REQUIRED ACTION: From the listing below, extract every line containing "boxes".

(Beginning of PROVIDED DATA)

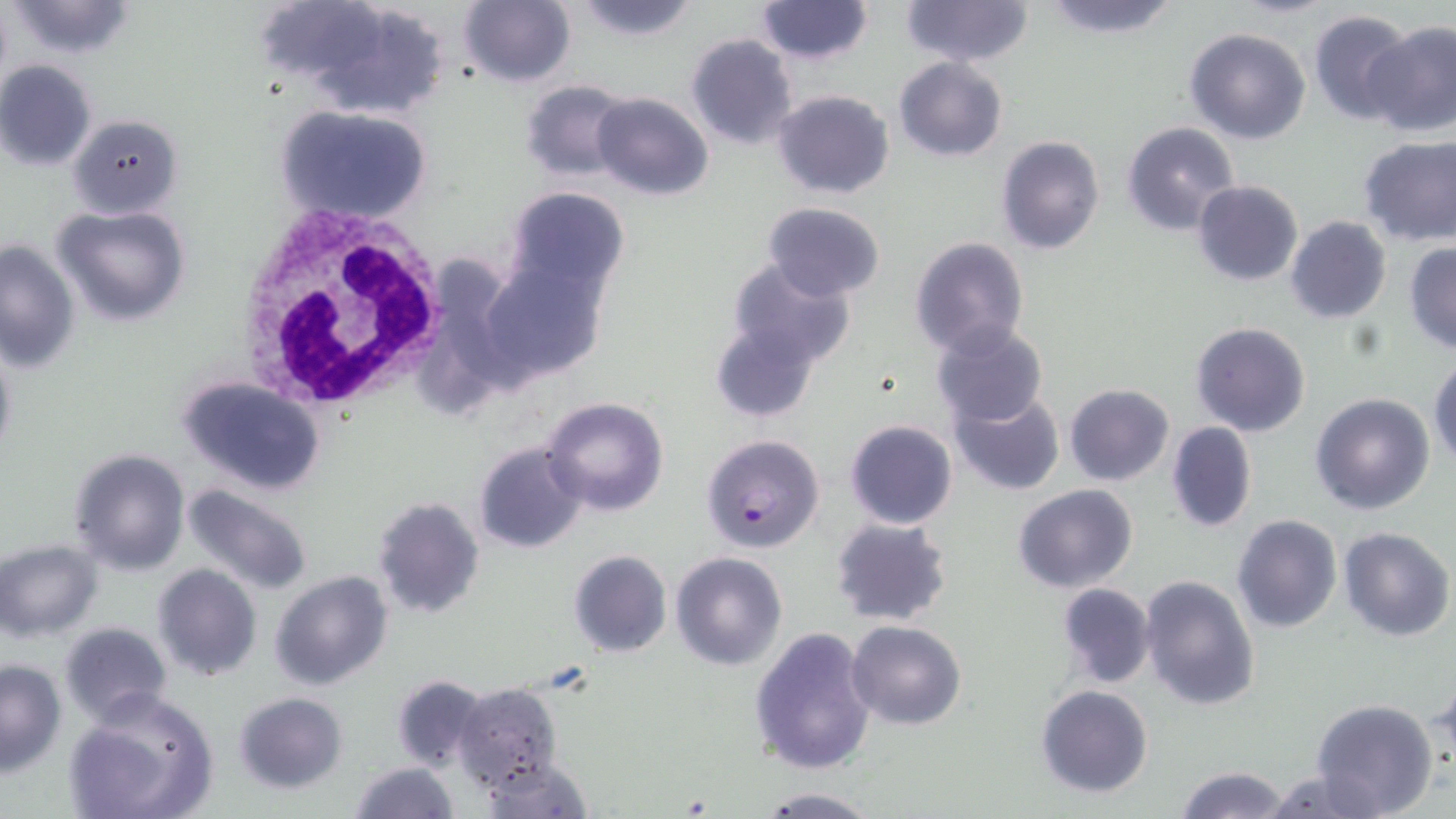
Approximate bounding boxes as (x1,y1)-(x2,y2) corner pairs in pixels.
White blood cells: (230,202)-(452,415).

Summary:
  - Plasmodium falciparum-infected red blood cell locations: (700,433)-(825,552)
  - Uninfected red blood cell locations: (6,0)-(137,59), (459,0)-(574,86), (569,0)-(700,41), (901,0)-(1032,68), (1038,0)-(1182,38), (756,1)-(871,64), (1307,10)-(1415,124), (1359,21)-(1456,136), (1184,28)-(1312,146), (686,34)-(796,150), (894,56)-(1006,162), (0,61)-(98,170), (518,79)-(633,181), (771,89)-(895,200), (592,92)-(712,201), (276,105)-(433,224), (68,113)-(183,217), (1120,122)-(1239,236), (996,136)-(1106,256), (1357,136)-(1456,247), (1192,179)-(1304,286), (506,186)-(629,299), (763,201)-(884,301), (50,204)-(192,327), (1284,216)-(1392,323), (909,237)-(1030,358), (0,238)-(81,375), (1403,242)-(1456,353), (722,257)-(856,372), (480,258)-(604,384), (709,309)-(831,423), (1190,321)-(1311,437), (932,324)-(1049,428), (0,332)-(18,472), (1429,358)-(1456,470), (177,376)-(327,495), (1063,382)-(1174,487), (1310,392)-(1437,515), (949,393)-(1066,495), (541,396)-(670,517), (844,419)-(958,530), (1166,421)-(1257,532), (473,441)-(587,554), (68,447)-(192,575), (181,483)-(313,598), (1013,484)-(1137,594), (371,497)-(485,619), (1231,515)-(1342,635), (830,516)-(954,628), (1338,527)-(1454,641), (0,540)-(102,641), (568,550)-(671,658), (670,551)-(788,670), (151,563)-(263,682), (269,570)-(394,691), (1138,575)-(1260,711), (1055,582)-(1155,689), (846,620)-(966,730), (58,621)-(173,727), (749,627)-(877,775), (0,659)-(66,774), (1428,672)-(1455,776), (389,673)-(488,772), (452,682)-(563,791), (1034,684)-(1155,799), (62,689)-(221,819), (232,691)-(347,793), (1309,699)-(1439,819), (477,755)-(592,817), (348,762)-(459,818), (1173,764)-(1290,819), (1263,767)-(1388,819), (753,788)-(882,817)
  - Slide-level diagnosis: Plasmodium falciparum
  - Stain: May-Grünwald-Giemsa
  - Modality: optical microscopy
  - Magnification: 1000x
  - Preparation: thin blood film
  - Image size: 1456×819 pixels
  - Field of view: single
Outline each Plasmodium ovale-infected red blood cell.
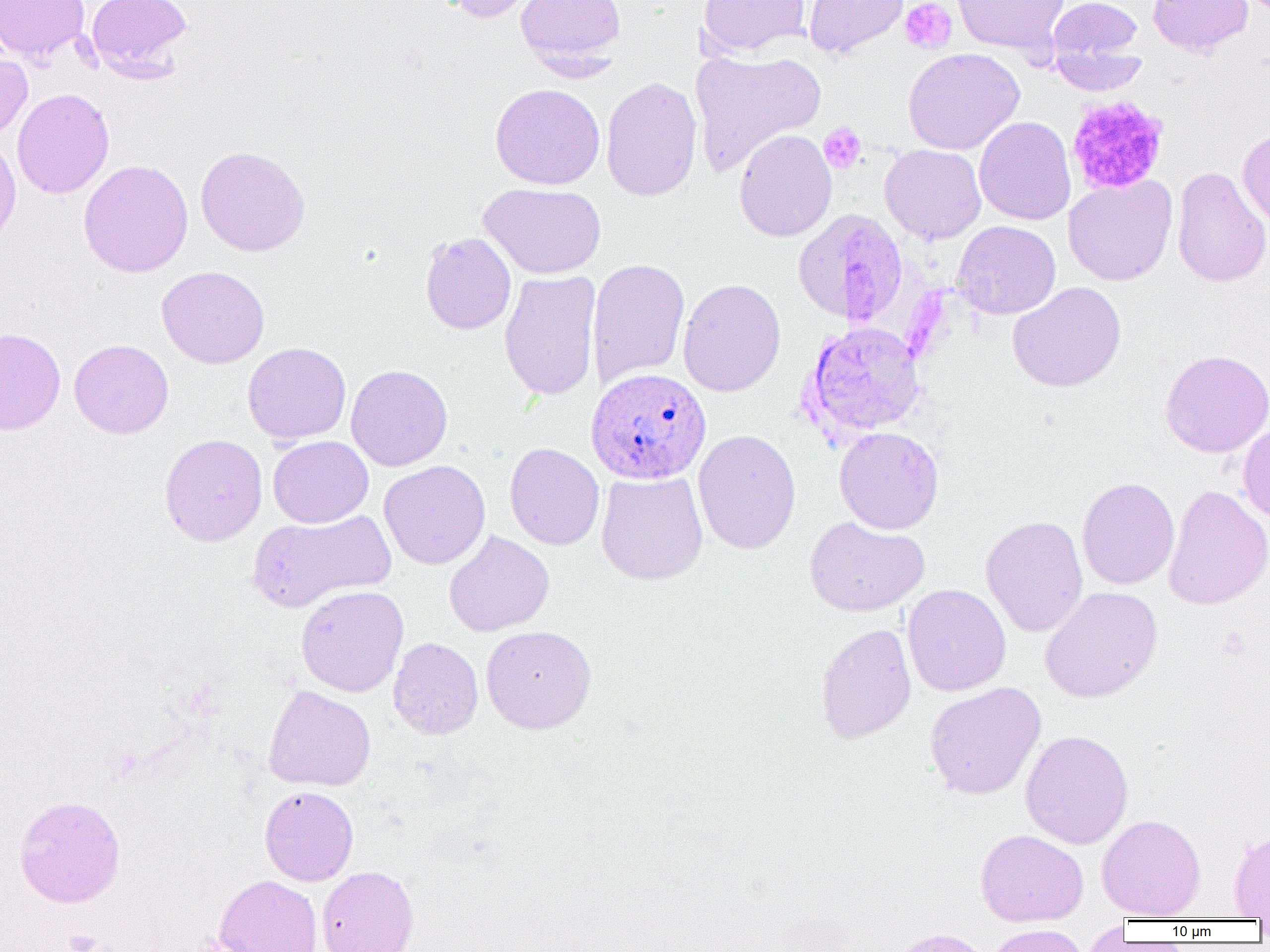
Approximate bounding boxes as [x1, y1, x2, y2] in pixels.
Plasmodium ovale-infected red blood cells: [586, 367, 711, 485].

Uninfected red blood cell locations: [0, 0, 90, 63], [86, 0, 193, 80], [441, 0, 548, 23], [515, 0, 625, 71], [697, 0, 811, 58], [803, 0, 908, 59], [953, 0, 1069, 57], [1046, 0, 1143, 72], [1147, 0, 1253, 58], [1050, 45, 1147, 96], [903, 48, 1024, 155], [689, 49, 826, 176], [0, 50, 32, 139], [601, 76, 702, 202], [489, 82, 605, 190], [12, 88, 115, 199], [974, 116, 1075, 225], [1237, 128, 1270, 227], [734, 129, 837, 242], [0, 134, 21, 252], [879, 144, 986, 244], [195, 145, 311, 256], [79, 159, 193, 278], [1171, 166, 1270, 288], [1062, 175, 1178, 286], [478, 182, 606, 279], [793, 207, 908, 326], [953, 220, 1061, 319], [420, 232, 516, 335], [587, 257, 690, 387], [157, 266, 269, 369], [498, 270, 601, 401], [677, 278, 786, 397], [1007, 281, 1126, 392], [801, 321, 927, 440], [0, 327, 66, 435], [69, 339, 174, 439], [242, 342, 352, 444], [1159, 349, 1270, 458], [346, 364, 453, 471], [1237, 422, 1270, 523], [834, 426, 944, 534], [692, 429, 802, 555], [159, 433, 268, 546], [267, 436, 374, 528], [504, 442, 604, 550], [379, 460, 491, 569], [596, 471, 708, 584], [1077, 476, 1179, 590], [1163, 484, 1270, 610], [248, 509, 396, 612], [980, 514, 1088, 637], [804, 515, 929, 617], [444, 529, 554, 637], [902, 584, 1011, 696], [296, 585, 409, 697], [1040, 585, 1162, 703], [815, 622, 916, 744], [480, 625, 597, 734], [388, 637, 483, 739], [924, 682, 1046, 800], [263, 685, 376, 791], [1020, 730, 1134, 849], [259, 785, 359, 885], [13, 794, 126, 908], [1096, 813, 1206, 920], [975, 828, 1088, 926], [1227, 830, 1270, 919], [317, 865, 419, 952], [214, 875, 323, 952], [1081, 920, 1130, 951], [984, 925, 1091, 952], [886, 928, 990, 952]. Platelet locations: [900, 0, 956, 54], [1066, 95, 1169, 196], [818, 122, 867, 174], [62, 929, 104, 952]. Slide-level diagnosis: Plasmodium ovale. 1000x magnification. One field of a larger specimen. Image is 1270×952 pixels. Thin blood smear. Optical microscopy.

(End of PROVIDED DATA)

THE ANSWER:
Approximate bounding boxes as (x1,y1)-(x2,y2) corner pairs in pixels.
Approximate bounding boxes as [x1, y1, x2, y2] in pixels.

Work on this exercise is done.